Обычные суеверия - Борисова Виктория Александровна
Шрифт:
Интервал:
Закладка:
Так и текла его жизнь медленно и ровно до тридцати пяти лет. К этому возрасту Сергей Петрович превратился в закоренелого старого холостяка, был застенчив, близорук, неловок, обществом других людей тяготился, никаких перемен для себя не ждал. И вдруг…
Любовь, конечно, всегда приходит неожиданно, но как могла болезненная задумчивая некрасивая девушка разбудить подобные чувства — непонятно. Ира работала в каком-то машбюро, любила поэзию и природу и к своим двадцати семи годам утратила всякую надежду выйти замуж. Сергей Петрович тогда сильно активизировал ювелирную деятельность — денег стало требоваться больше, смотрел на Иру преданными собачьими глазами, старался угадывать все ее желания и чувствовал себя так, будто получил прекрасный и незаслуженный подарок. И уж совсем невозможное счастье принес тот день, когда Ира, смущенно улыбаясь, сообщила, что беременна.
Володька родился здоровым, крепким и крикливым. Увидев его впервые, Сергей Петрович понял, что никого и ничего ближе и дороже этого комочка, завернутого в голубое одеяльце, у него нет. Даже Ира, по-прежнему любимая, как-то отошла на второй план. После родов она долго болела, и Сергей Петрович стал и отцом, и матерью для своего сына. Сам купал, кормил, укладывал спать.
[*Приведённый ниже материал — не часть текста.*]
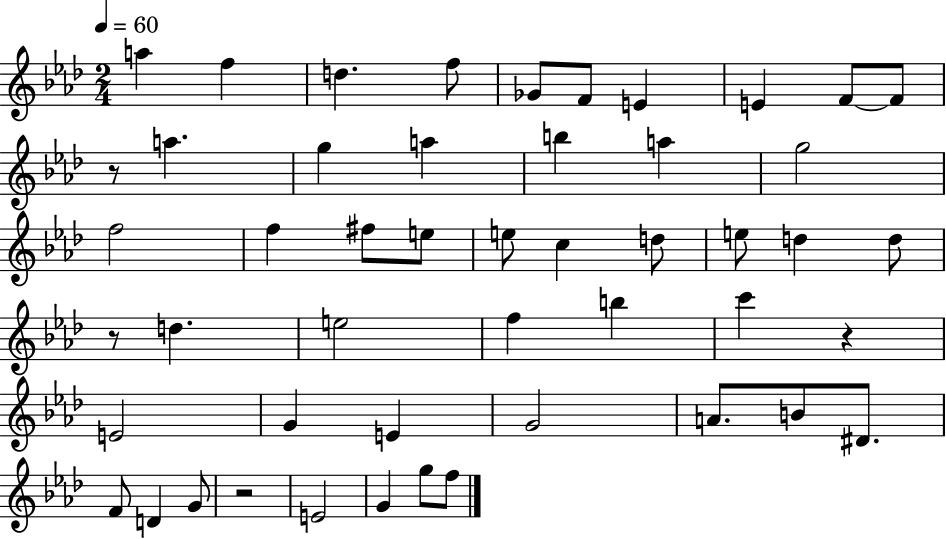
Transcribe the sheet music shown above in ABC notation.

X:1
T:Untitled
M:2/4
L:1/4
K:Ab
a f d f/2 _G/2 F/2 E E F/2 F/2 z/2 a g a b a g2 f2 f ^f/2 e/2 e/2 c d/2 e/2 d d/2 z/2 d e2 f b c' z E2 G E G2 A/2 B/2 ^D/2 F/2 D G/2 z2 E2 G g/2 f/2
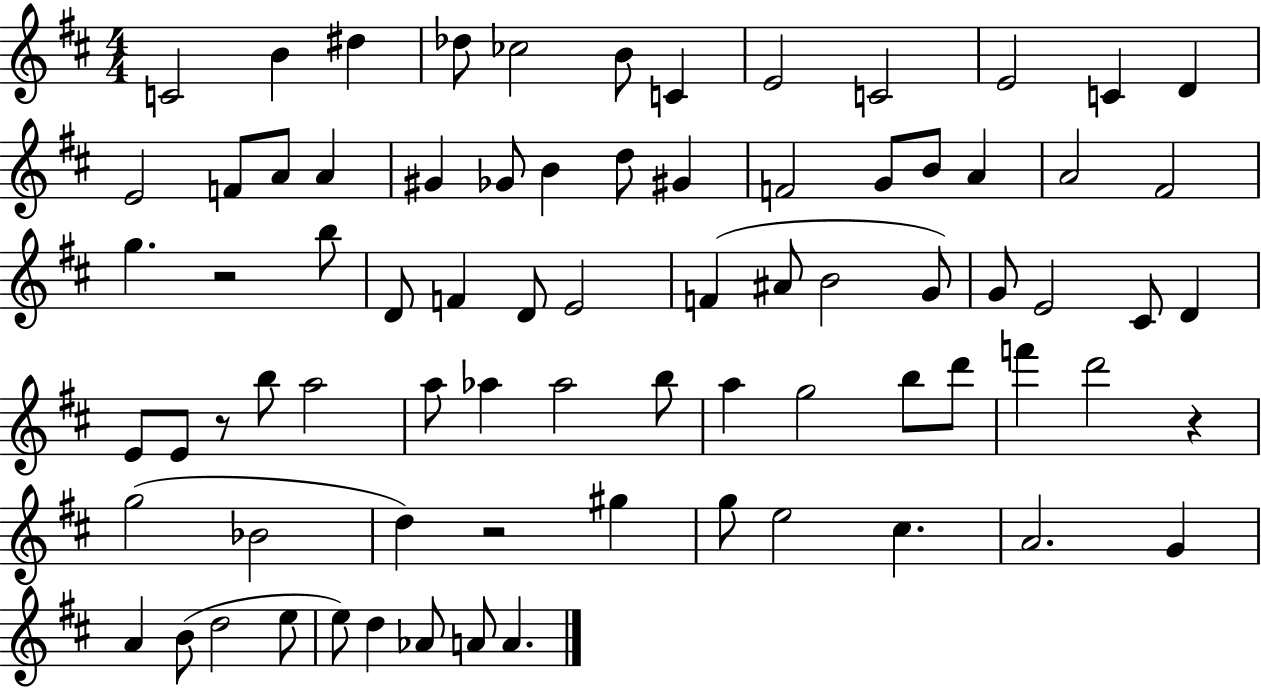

Потом Володька стал подрастать, и родители не успели оглянуться, как сын вымахал в здоровенного красивого парня. Он был веселым, общительным, хорошо разбирался в технике, играл на гитаре. Сергей Петрович часто недоумевал, как могли они, двое серых мышат, произвести на свет такого сына.
Беда пришла осенью восемьдесят шестого года.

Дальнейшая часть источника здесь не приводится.